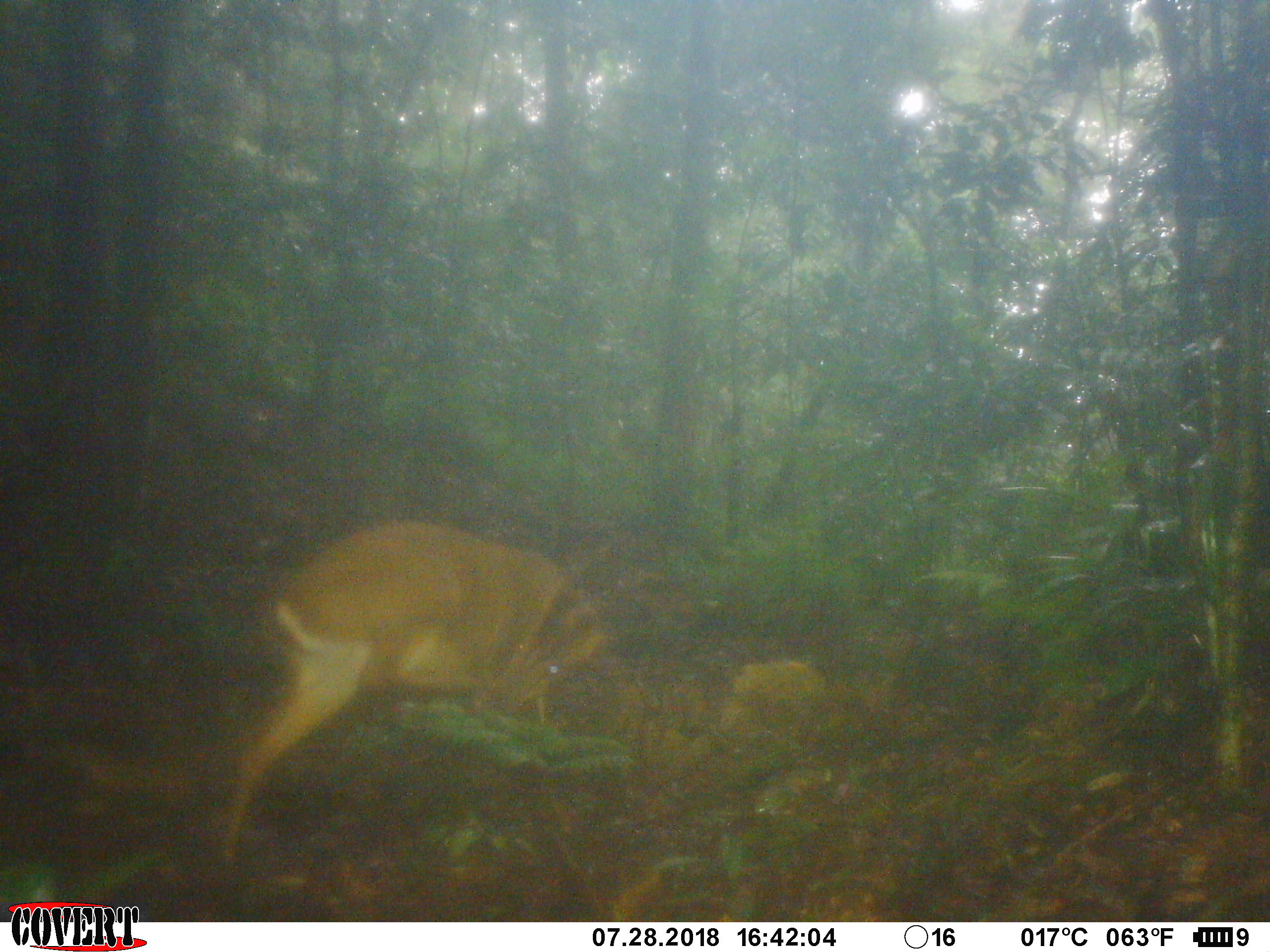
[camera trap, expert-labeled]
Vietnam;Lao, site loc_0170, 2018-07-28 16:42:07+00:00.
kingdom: Animalia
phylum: Chordata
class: Mammalia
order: Artiodactyla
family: Cervidae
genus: Muntiacus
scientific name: Muntiacus vuquangensis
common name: large-antlered muntjac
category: large antlered muntjac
Large antlered muntjac (large-antlered muntjac) (Muntiacus vuquangensis). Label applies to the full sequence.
:::::
> WHAT YOU HAVE TO DO
Your answer must be an exact copy of the records, minus any pictures.

> ANSWER TO THIS TASK
[camera trap, expert-labeled]
Vietnam;Lao, site loc_0170, 2018-07-28 16:42:07+00:00.
kingdom: Animalia
phylum: Chordata
class: Mammalia
order: Artiodactyla
family: Cervidae
genus: Muntiacus
scientific name: Muntiacus vuquangensis
common name: large-antlered muntjac
category: large antlered muntjac
Large antlered muntjac (large-antlered muntjac) (Muntiacus vuquangensis). Label applies to the full sequence.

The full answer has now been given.